“Pretty Little Liars” recap (4.18): The Pie and the Beer

 
 

You mark my words: This new Rosewood High counselor is absolutely an undercover cop. He spends half an hour to try to get Aria to open up about her relationship with her boyfriend that her friends just don’t approve of while she convinces herself that pulling away from her friends and getting closer to her boyfriend and keeping completely silent about her relationship is definitely the way to go. And then this guy, this Jesse Lindall, he busts into the permanent records room while Ezra is stealing Spencer’s academic file, all, “Whoops, thought this was the teacher’s lounge.” What’s amazing is Ian Harding as a villain. There’s a big push to take Ezra back to cream puff, I know, but I think it would completely devalue pretty much everything at this point to do that, and also watching him be a creep is so shockingly satisfying and it makes things so narratively taut that I don’t know how the show would recover.

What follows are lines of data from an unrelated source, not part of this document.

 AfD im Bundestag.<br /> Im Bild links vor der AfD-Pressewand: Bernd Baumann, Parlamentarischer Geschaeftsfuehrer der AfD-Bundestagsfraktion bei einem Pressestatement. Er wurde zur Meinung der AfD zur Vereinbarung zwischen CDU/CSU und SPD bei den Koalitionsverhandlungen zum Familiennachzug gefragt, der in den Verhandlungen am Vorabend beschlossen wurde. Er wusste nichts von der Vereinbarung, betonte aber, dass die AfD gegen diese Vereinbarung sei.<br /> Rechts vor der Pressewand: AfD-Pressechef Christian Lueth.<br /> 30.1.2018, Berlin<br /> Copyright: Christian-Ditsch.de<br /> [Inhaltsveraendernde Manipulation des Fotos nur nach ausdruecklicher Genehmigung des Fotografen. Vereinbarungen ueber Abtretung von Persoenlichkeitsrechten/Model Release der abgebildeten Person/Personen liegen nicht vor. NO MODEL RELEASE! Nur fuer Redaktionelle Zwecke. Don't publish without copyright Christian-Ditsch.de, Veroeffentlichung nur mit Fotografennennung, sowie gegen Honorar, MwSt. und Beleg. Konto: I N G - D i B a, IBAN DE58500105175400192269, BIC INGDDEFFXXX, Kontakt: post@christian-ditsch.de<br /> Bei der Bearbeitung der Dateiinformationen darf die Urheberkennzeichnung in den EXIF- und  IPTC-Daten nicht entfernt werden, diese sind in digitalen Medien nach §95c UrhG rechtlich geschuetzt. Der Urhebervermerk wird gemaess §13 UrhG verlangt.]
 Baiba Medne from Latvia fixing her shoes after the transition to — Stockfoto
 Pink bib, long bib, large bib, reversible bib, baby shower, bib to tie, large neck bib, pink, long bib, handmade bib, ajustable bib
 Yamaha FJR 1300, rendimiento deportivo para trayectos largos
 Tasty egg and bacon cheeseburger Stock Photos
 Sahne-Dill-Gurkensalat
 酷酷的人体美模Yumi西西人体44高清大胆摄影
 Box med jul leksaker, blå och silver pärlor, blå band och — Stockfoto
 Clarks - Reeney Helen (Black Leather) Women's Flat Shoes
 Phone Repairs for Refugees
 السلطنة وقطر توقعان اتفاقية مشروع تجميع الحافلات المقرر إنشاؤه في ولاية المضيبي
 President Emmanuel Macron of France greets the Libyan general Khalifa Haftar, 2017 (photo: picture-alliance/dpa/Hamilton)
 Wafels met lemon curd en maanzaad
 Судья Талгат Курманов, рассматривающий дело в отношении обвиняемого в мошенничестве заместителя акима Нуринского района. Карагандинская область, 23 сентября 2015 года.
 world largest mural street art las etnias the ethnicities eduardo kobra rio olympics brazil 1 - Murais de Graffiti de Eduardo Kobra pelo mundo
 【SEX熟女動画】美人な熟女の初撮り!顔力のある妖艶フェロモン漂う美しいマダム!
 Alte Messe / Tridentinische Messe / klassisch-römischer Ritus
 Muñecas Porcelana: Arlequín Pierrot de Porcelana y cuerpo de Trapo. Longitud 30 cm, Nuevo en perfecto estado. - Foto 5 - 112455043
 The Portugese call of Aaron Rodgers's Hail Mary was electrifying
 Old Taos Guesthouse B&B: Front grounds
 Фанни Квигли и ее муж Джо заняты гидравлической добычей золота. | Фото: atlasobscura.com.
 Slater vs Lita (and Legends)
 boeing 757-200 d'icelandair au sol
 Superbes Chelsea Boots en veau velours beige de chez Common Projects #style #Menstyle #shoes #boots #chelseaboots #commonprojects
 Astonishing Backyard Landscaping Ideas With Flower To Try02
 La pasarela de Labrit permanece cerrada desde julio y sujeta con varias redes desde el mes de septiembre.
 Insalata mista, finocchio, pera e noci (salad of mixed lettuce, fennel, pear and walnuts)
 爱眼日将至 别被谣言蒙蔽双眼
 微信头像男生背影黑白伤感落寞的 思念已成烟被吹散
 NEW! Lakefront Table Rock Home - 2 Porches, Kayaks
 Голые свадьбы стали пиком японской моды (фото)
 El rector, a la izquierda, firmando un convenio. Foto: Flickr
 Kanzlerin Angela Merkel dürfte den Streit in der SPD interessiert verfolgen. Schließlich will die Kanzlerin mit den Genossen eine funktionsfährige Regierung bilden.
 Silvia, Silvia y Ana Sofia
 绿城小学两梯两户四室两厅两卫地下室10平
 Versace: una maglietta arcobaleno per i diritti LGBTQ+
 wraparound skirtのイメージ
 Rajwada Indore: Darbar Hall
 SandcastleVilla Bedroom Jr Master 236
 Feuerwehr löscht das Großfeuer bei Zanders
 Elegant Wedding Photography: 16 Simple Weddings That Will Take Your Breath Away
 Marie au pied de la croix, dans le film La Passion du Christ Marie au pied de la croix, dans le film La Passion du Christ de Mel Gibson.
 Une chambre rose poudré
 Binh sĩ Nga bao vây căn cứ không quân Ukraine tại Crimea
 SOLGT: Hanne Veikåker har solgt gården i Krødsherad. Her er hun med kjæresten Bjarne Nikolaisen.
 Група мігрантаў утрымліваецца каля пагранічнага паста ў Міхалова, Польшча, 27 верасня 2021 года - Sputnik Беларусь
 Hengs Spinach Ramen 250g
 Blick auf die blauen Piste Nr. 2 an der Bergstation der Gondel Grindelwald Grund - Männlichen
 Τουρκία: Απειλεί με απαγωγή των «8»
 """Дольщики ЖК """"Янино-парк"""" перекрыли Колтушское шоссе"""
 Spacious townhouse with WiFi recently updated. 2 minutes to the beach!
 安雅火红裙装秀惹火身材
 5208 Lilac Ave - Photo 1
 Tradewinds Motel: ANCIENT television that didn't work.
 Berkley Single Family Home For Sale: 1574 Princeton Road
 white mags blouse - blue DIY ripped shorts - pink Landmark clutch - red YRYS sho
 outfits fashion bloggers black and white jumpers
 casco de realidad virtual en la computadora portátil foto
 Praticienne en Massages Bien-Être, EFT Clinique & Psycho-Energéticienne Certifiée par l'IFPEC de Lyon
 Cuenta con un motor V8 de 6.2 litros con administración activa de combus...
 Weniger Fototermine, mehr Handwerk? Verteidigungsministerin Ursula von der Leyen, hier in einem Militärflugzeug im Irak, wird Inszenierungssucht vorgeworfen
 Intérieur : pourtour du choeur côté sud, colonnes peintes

Jesse is like, “Whoo boy, do teenage girls ever love to tell everything they know!” And Ezra is like, “ORLY?”

Emily’s doorbell rings in the middle of the night, which she takes as a friendly sign since it is not an automobile smashing its way through the living room wall, so she answers in a shirt that says “I’m allergic to mornings,” like what Garfield would wear if Garfield was a lesbian goddess with legs as long as lines at Disneyland and a face as gentle as the midnight snow.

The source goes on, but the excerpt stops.